** START Text block **
# Preseason Game Thread: 10.11.04 Wizards @ Pacers



## MJG

Not sure how much people will have to say about this one, since it won't be on TV, but since I'm putting up a thread for the rest of the preseason games I figured I'd do this one too. Feel free to discuss our preseason opener if you'd like.


----------



## CP26

Win or Lose, I just want to see Gilbert, Larry, and Jamison mesh together.


----------



## MJG

Little note from Monday's Post article ...


> Jordan said he will go with a starting lineup of Arenas, Haywood, Antawn Jamison, Jarvis Hayes and Larry Hughes tonight against the Pacers in Muncie, Ind.


It also mentions Etan won't be playing in this week's preseason games with an abdominal strain. It isn't supposed to be serious, the sitouts are more precautionary.


----------



## jazzy1

Not in a real good modd after watching My Skins melt down to BMore. 

But that starting line-up is interesting. 

EJ can help but go the offensive route with Hayes.

Alittle surprised .

Hayes is gonna get abused like last season against Artest who really roughed him up in the post. 

I'd be interested how many shots Arenas, Hughes and Jamsion take and how man assists to to's the backcourt makes. 

Jamison against JO in short minutes will be an interesting look also. 

Plus I'd like to see how Ramos does in his 1st NBA game. 

Is this game on the radio or NBA.com or anything.
** END Text block **
** START Raw data **
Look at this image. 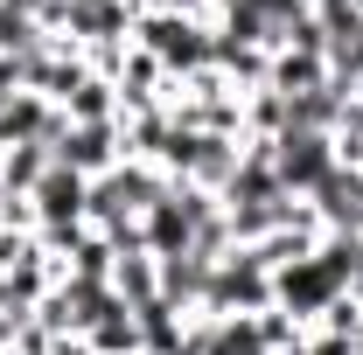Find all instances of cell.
<instances>
[{
    "instance_id": "1",
    "label": "cell",
    "mask_w": 363,
    "mask_h": 355,
    "mask_svg": "<svg viewBox=\"0 0 363 355\" xmlns=\"http://www.w3.org/2000/svg\"><path fill=\"white\" fill-rule=\"evenodd\" d=\"M266 153H272V175H279L286 195H315L335 175V139L328 133H279Z\"/></svg>"
},
{
    "instance_id": "2",
    "label": "cell",
    "mask_w": 363,
    "mask_h": 355,
    "mask_svg": "<svg viewBox=\"0 0 363 355\" xmlns=\"http://www.w3.org/2000/svg\"><path fill=\"white\" fill-rule=\"evenodd\" d=\"M49 161L56 168H70V175H112L119 161H126V139H119V126H63V133L49 139Z\"/></svg>"
},
{
    "instance_id": "3",
    "label": "cell",
    "mask_w": 363,
    "mask_h": 355,
    "mask_svg": "<svg viewBox=\"0 0 363 355\" xmlns=\"http://www.w3.org/2000/svg\"><path fill=\"white\" fill-rule=\"evenodd\" d=\"M28 202H35V223L43 230H77L91 216V181L70 175V168H49L35 188H28Z\"/></svg>"
},
{
    "instance_id": "4",
    "label": "cell",
    "mask_w": 363,
    "mask_h": 355,
    "mask_svg": "<svg viewBox=\"0 0 363 355\" xmlns=\"http://www.w3.org/2000/svg\"><path fill=\"white\" fill-rule=\"evenodd\" d=\"M63 119L70 126H119V84L112 77H84L63 98Z\"/></svg>"
},
{
    "instance_id": "5",
    "label": "cell",
    "mask_w": 363,
    "mask_h": 355,
    "mask_svg": "<svg viewBox=\"0 0 363 355\" xmlns=\"http://www.w3.org/2000/svg\"><path fill=\"white\" fill-rule=\"evenodd\" d=\"M112 293L126 300V307H147V300H161V265H154V251H119V265H112Z\"/></svg>"
}]
</instances>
** END Raw data **
Directive
Copy word for word the part of the game thread that opens with the words containing "I'd be interested" and closes with "1st NBA game.". Nothing in the records is needed here.

Written solution
I'd be interested how many shots Arenas, Hughes and Jamsion take and how man assists to to's the backcourt makes. 

Jamison against JO in short minutes will be an interesting look also. 

Plus I'd like to see how Ramos does in his 1st NBA game.